L’engagement de prise en charge d’un étranger en court séjour a des limites

C’est ce que déclare le Tribunal du Travail dans son jugement du 15 juillet 2015

 

Tout étranger qui souhaite séjourner pour une courte période (mois de 3 mois) en Belgique, doit démontrer qu’il dispose des moyens financiers suffisants pour faire face aux frais occasionnés par son séjour  en Belgique.

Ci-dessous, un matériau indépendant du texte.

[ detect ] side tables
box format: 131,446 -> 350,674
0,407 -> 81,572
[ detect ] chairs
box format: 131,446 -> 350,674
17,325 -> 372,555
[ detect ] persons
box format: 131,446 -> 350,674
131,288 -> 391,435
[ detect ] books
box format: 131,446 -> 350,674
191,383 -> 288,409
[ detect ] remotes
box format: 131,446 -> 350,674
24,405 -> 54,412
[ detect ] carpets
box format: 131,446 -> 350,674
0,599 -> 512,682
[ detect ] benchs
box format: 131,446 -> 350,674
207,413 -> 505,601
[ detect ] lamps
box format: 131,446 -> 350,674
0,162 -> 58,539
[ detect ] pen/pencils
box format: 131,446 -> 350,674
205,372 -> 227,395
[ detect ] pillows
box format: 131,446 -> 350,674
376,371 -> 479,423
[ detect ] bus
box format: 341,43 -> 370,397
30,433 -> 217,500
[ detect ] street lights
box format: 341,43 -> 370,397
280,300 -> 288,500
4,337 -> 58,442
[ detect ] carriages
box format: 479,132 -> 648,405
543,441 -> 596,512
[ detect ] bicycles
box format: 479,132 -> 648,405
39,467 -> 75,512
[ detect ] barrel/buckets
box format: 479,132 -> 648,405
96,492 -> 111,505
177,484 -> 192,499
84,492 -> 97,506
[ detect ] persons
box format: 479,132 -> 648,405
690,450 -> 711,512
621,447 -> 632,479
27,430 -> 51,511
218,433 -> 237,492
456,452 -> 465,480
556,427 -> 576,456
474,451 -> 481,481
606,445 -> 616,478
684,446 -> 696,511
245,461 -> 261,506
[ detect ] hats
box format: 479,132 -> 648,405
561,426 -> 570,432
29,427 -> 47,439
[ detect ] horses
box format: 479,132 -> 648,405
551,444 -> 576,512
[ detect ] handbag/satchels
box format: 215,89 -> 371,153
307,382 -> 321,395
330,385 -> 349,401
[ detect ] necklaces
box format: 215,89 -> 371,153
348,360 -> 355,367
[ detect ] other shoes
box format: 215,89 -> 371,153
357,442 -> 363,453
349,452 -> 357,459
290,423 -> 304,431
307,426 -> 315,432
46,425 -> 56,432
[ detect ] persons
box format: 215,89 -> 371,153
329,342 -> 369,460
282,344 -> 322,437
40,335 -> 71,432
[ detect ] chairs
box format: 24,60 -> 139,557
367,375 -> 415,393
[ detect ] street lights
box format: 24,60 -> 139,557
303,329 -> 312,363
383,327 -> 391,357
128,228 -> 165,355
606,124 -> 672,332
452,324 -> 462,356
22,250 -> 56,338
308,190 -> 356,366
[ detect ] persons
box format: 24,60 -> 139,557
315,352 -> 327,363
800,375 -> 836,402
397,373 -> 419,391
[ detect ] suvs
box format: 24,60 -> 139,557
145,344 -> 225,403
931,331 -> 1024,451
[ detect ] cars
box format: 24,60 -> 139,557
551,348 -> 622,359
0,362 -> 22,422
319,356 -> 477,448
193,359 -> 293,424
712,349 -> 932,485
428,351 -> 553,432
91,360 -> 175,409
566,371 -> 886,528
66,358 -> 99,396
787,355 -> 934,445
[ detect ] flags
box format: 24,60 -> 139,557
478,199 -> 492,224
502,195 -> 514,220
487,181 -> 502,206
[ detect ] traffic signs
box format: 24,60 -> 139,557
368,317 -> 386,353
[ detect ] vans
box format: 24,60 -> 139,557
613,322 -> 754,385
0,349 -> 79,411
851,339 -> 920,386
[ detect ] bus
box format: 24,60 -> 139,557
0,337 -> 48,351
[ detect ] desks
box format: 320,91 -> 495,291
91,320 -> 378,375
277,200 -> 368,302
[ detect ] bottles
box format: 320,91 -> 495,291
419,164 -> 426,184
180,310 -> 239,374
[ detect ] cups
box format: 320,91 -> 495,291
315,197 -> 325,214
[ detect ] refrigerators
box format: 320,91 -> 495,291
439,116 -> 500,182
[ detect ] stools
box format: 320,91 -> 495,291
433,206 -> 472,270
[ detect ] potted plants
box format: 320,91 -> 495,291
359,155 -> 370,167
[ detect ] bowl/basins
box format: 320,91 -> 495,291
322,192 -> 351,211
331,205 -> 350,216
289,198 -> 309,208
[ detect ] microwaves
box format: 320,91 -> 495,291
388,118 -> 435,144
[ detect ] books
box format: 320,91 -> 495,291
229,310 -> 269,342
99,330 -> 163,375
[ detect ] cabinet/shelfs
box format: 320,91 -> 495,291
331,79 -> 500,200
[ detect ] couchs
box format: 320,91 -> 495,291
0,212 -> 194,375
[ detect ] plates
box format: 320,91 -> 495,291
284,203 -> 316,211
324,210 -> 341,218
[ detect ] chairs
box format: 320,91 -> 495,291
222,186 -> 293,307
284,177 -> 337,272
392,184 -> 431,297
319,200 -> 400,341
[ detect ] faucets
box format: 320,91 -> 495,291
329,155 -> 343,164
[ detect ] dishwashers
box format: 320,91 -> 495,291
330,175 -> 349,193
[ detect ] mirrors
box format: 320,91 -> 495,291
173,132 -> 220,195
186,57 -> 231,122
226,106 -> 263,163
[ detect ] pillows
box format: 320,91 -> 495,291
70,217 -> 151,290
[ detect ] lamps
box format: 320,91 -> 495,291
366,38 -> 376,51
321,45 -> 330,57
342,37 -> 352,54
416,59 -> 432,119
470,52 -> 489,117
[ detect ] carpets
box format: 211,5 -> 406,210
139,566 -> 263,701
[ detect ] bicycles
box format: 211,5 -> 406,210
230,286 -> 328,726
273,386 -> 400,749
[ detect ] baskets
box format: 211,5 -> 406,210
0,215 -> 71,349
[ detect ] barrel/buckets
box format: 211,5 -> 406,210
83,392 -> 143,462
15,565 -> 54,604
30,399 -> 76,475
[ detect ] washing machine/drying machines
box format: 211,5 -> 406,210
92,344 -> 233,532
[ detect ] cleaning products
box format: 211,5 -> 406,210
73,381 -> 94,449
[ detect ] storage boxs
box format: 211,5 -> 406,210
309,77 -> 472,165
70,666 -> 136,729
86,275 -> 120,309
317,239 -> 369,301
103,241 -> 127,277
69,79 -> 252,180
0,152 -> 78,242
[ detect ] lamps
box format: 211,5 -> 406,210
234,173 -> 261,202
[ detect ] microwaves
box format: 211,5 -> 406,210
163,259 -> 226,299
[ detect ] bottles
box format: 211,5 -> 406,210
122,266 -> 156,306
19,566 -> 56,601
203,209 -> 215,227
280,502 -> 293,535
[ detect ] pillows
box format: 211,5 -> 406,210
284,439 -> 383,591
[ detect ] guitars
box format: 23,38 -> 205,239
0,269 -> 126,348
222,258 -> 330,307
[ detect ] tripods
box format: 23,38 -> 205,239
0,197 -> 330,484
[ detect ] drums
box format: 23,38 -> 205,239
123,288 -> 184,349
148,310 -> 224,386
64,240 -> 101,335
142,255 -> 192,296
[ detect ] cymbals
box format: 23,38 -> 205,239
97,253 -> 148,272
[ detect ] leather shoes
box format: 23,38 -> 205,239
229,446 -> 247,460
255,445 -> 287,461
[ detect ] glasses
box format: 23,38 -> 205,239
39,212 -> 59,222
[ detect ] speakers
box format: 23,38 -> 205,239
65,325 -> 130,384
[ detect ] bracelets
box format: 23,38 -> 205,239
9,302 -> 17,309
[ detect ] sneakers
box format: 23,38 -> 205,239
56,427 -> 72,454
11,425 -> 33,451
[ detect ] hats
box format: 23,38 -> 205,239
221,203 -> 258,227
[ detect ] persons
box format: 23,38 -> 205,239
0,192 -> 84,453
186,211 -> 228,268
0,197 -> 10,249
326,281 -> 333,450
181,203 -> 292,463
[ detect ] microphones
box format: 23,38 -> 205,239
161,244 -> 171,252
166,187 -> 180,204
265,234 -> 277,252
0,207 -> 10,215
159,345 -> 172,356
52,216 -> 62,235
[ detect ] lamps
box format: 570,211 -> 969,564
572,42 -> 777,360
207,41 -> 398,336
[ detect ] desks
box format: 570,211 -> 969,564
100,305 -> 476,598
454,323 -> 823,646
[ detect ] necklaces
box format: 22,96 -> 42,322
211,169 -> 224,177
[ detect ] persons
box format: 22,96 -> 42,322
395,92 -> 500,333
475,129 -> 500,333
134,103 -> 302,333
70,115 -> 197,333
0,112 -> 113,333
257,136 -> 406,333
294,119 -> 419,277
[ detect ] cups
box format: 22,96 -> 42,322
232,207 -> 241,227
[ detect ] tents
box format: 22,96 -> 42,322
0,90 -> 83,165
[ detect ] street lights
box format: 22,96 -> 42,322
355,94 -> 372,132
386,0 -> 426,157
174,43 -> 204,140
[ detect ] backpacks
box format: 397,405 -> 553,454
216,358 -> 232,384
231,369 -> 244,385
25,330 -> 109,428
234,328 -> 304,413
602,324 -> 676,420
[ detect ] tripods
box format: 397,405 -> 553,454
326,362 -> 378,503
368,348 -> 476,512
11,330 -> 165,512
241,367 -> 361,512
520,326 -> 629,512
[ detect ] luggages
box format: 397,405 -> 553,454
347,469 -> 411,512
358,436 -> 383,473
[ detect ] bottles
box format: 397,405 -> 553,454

Cette condition vaut uniformément pour tout type de court séjour, tourisme, affaires, scientifique, artistique, … que l’étranger soit ou non soumis à l’obligation de de visa.

L’étranger peut être dispensé d’apporter la preuve de moyens financiers personnels si en contrepartie, il présente un engagement de prise en charge signé par une tierce personne.

Cette garantie est organisée par l’article 3bis de la loi du 15 décembre 1980 sur l’accès au territoire, le séjour, l’établissement et l’éloignement des étrangers.

Dans quelles circonstances le garant est-il déchargé de son engagement ? Les cas de levée anticipée de l’engagement prévus par la loi sont assez restreints puisque l’arrêté royal du 8 octobre 1981 sur l’accès au territoire, le séjour, l’établissement et l’éloignement des étrangers énonce la sortie du territoire de l’étranger et l’endossement de l’engagement par un tiers. Que faire alors en cas de nécessité ?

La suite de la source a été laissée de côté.